ECLI:NL:RBZWB:2023:4960

Rechtbank Zeeland-West-Brabant

Datum uitspraak
11 juli 2023
Publicatiedatum
13 juli 2023
Zaaknummer
AWB- 22_5425
Instantie
Rechtbank Zeeland-West-Brabant
Type
Uitspraak
Procedures
  • Eerste aanleg - enkelvoudig
Rechters
  • T. Peters
Vindplaatsen
  • Rechtspraak.nl
AI samenvatting door LexboostAutomatisch gegenereerd

Beoordeling van het beroep tegen de verlening van een omgevingsvergunning voor het bouwen van recreatiewoningen

In deze uitspraak van de Rechtbank Zeeland-West-Brabant op 11 juli 2023, wordt het beroep van eisers tegen het verlenen van een omgevingsvergunning voor het bouwen van twee recreatiewoningen op de percelen [adres] 4a en 4b te [plaatsnaam 2] beoordeeld. Het college van burgemeester en wethouders van de gemeente Breda had op 15 maart 2022 de omgevingsvergunning verleend, maar eisers maakten bezwaar en voerden aan dat de vergunning niet in overeenstemming was met het bestemmingsplan Buitengebied [plaatsnaam 2]. De rechtbank heeft op 29 juni 2023 de zaak behandeld, waarbij eisers en hun gemachtigde aanwezig waren, evenals vertegenwoordigers van het college en de vergunninghouder.

De rechtbank concludeert dat het college niet voldoende heeft vastgesteld dat de recreatiewoningen binnen de contouren van het bestemmingsvlak Recreatiewoningen gebouwd zullen worden. Eisers stelden dat er geen bestaande recreatiewoningen zijn, terwijl dit wel een eis is in het bestemmingsplan. Ook werd aangevoerd dat er onvoldoende parkeerruimte is voorzien. De rechtbank oordeelt dat het college de omgevingsvergunning niet had mogen verlenen, omdat niet kan worden vastgesteld of het bouwplan binnen het bestemmingsplan past.
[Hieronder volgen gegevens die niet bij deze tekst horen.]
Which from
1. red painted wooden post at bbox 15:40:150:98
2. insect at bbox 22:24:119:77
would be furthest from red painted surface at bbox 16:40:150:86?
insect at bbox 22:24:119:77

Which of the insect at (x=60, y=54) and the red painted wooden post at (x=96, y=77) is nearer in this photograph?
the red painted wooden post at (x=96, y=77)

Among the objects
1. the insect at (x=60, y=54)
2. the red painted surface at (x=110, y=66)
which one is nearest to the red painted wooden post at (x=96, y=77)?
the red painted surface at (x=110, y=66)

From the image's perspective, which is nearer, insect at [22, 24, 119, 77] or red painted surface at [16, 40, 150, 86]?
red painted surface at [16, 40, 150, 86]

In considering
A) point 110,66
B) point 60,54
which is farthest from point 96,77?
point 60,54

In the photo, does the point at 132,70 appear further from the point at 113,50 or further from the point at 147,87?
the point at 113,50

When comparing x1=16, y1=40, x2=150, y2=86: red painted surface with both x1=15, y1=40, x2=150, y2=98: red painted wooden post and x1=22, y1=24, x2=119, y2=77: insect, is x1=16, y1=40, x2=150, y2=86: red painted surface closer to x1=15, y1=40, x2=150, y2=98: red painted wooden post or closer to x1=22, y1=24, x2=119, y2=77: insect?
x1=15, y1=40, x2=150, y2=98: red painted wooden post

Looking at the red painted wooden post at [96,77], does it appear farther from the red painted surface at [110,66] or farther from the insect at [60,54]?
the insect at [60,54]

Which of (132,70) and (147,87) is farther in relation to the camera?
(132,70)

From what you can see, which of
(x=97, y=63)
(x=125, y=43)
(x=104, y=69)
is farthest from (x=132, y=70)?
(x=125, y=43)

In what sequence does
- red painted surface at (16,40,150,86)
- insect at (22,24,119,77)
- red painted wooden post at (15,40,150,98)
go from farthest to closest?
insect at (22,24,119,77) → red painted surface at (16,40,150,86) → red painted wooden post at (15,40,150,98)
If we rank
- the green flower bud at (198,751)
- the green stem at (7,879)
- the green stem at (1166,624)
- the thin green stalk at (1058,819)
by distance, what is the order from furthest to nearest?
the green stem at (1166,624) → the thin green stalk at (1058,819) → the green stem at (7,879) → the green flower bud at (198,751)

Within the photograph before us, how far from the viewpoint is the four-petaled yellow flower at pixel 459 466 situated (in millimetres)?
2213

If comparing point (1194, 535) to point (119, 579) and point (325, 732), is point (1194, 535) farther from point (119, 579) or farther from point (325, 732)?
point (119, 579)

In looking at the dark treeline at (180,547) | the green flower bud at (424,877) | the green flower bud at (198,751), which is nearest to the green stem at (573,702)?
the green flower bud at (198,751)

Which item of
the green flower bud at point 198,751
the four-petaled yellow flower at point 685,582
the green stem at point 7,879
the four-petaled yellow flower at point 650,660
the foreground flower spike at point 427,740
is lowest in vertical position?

De rechtbank vernietigt het bestreden besluit en draagt het college op om binnen zes weken een nieuw besluit te nemen, waarbij het griffierecht en proceskosten aan eisers worden vergoed.

Deze uitspraak benadrukt het belang van zorgvuldigheid bij het verlenen van omgevingsvergunningen en de noodzaak om te voldoen aan de eisen van het bestemmingsplan. De rechtbank wijst erop dat de analoge plankaart leidend is en dat de digitale versie niet voldoende duidelijkheid biedt over de bestemmingsvlakken. De uitspraak heeft gevolgen voor de verdere procedure en de betrokken partijen.

Uitspraak

RECHTBANK ZEELAND-WEST-BRABANT
Zittingsplaats Breda
Bestuursrecht
zaaknummer: BRE 22/5425 WABOA

uitspraak van de enkelvoudige kamer van 11 juli 2023 in de zaak tussen

1. [naam eiser 1]uit [plaatsnaam 1] ,
2. [naam eiser 2] en [naam eiser 3] ,uit [plaatsnaam 2] ,
hierna gezamenlijk eisers,
(gemachtigde: mr. J.E. Dijk),
en

Het college van burgemeester en wethouders van de gemeente Breda, het college

(gemachtigde: mr. F.L.Tijhof).
Als derde-partij neemt aan de zaak deel: [naam vergunninghouder] uit [plaatsnaam 3] (vergunninghouder).

Inleiding

1. In deze uitspraak beoordeelt de rechtbank het beroep van eisers tegen het verlenen van een omgevingsvergunning voor het bouwen van twee recreatiewoningen op de locatie [adres] 4a en 4B te [plaatsnaam 2] .
1.1.
Het college heeft met het besluit van 15 maart 2022 de omgevingsvergunning verleend. Met het bestreden besluit van 10 oktober 2022 heeft het college de bezwaren van eisers ongegrond verklaard en de omgevingsvergunning ongewijzigd gehandhaafd.
1.2.
Het college heeft een verweerschrift aangeleverd. Vergunninghouder heeft schriftelijk gereageerd.
1.3.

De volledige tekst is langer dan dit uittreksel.